EXTRACT TO READ »
--------
The objectives of this study were to evaluate the prevalence of perception and annoyance due to wind turbine noise among people living in the vicinity of one or more turbines, and to study relations between noise and perception/annoyance with focus on differences between different living environments.

METHODS

General outline

For this cross-sectional study, we selected seven wind turbine areas in Sweden that represented different types of landscapes with regard to terrain and urbanisation. To assess the prevalence of perception of and annoyance with wind turbine noise, a questionnaire was sent to a sample of people living near the wind turbines. The questionnaire was masked to give the impression of investigating general living conditions in the countryside. Outdoor A-weighted SPL was calculated for each respondent to estimate the exposure to wind turbine noise outside their dwelling. Perception of and annoyance with wind turbine noise were analysed in relation to exposure and with regard to possible variables of influence on the relation.

Study areas and study samples

Areas with different terrain and a population density large enough to meet the criteria of the power calculations were sought among all areas in Sweden containing wind turbines with a nominal power of more than 500 kW (n = 478 in 2004). Areas with offshore wind turbines, and turbines placed close to noisy industries and highways were excluded. Of the seven areas selected, three had flat ground (Areas V–VII) and four had complex ground (Areas I–IV)—that is, the ground was rocky and/or the altitude of the base of the wind turbine differed considerably from that of the dwellings nearby. Areas I, IV and VII were classified as suburban; areas II, III, V and VI as rural. Some of the areas also contained wind turbines with a nominal power less than 500 kW. We included two areas with few inhabitants (Areas II and III) as it was difficult to find areas with complex ground and a higher population density.

Addresses with coordinates of people living within a preliminary calculated isobar of 30 dB(A) from a wind turbine were bought from a postal delivery company and a sample of one randomised person in each household was constructed. In areas with a study population of more than 500 (Areas I, IV and VII), the sample was further reduced by randomly excluding half of the households among those living at SPL <35 dB(A) to avoid unnecessary costs. In total, 1309 questionnaires were sent out (table 1).
--------
WHAT THIS EXERCISE ASKS »
- A) According to the excerpt on wind turbine noise, what nominal power did turbines need to exceed for an area to be considered?
- B) Using the excerpt on wind turbine noise, explain why Areas II and III were included even though they had few inhabitants.
- C) Continue the excerpt on wind turbine noise, starting after its final sentence.

RECORDS SHOWN »
--------
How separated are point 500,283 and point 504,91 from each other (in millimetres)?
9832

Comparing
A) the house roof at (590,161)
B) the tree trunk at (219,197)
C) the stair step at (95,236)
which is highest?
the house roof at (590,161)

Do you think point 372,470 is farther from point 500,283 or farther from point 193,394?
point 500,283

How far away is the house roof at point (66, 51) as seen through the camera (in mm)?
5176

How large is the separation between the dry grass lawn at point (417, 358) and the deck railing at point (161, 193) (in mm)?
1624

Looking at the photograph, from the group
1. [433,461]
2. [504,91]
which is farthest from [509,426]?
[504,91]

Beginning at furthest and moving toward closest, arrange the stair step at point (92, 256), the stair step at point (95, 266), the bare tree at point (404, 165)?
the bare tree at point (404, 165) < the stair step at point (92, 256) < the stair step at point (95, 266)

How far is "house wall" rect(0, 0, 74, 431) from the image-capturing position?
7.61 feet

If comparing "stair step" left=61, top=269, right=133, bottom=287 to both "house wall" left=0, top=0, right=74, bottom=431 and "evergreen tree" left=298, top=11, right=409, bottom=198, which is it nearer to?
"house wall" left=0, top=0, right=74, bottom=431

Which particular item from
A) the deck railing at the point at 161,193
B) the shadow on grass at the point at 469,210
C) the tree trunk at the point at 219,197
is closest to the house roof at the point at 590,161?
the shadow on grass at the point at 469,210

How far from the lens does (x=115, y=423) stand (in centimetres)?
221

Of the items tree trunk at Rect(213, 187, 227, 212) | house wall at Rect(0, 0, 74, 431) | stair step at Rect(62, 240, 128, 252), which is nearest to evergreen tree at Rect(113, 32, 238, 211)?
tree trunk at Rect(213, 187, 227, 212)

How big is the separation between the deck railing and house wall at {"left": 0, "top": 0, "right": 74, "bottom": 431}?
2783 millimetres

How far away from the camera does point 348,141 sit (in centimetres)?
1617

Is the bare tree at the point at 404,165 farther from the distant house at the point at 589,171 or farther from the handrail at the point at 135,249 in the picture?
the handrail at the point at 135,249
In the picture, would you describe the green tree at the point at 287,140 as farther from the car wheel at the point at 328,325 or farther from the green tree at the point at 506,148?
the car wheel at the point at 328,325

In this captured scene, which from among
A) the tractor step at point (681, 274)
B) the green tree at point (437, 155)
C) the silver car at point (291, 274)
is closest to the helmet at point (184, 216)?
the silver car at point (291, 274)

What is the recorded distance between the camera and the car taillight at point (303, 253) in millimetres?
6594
--------
RESPONSES TO THE TASKS »
- A) More than 500 kW.

- B) They were included because it was difficult to find areas that had complex ground and also a higher population density.

- C)
Questionnaires were satisfactorily completed and returned by 754 subjects (57.6%). Respondents were statistically significantly older than non-respondents (mean age 51 vs 47 years; Student’s t test, p<0.001) and an insignificantly greater number of respondents compared with non-respondents were female (55% vs 47%; Mann–Whitney U test, p = 0.131). The distribution of age and sex between the respondents and the non-respondents was approximately the same in all seven areas.

The study was carried out in accordance with the requirements of the national and regional ethics committees in Sweden.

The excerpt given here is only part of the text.